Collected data
◆ ◆ ◆

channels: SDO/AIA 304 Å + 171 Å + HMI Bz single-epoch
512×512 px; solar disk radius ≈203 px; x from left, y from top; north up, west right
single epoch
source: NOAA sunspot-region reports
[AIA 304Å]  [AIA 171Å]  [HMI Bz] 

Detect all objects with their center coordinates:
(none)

◆ ◆ ◆

In the entries above, find each line with "single" and copy it.

channels: SDO/AIA 304 Å + 171 Å + HMI Bz single-epoch
single epoch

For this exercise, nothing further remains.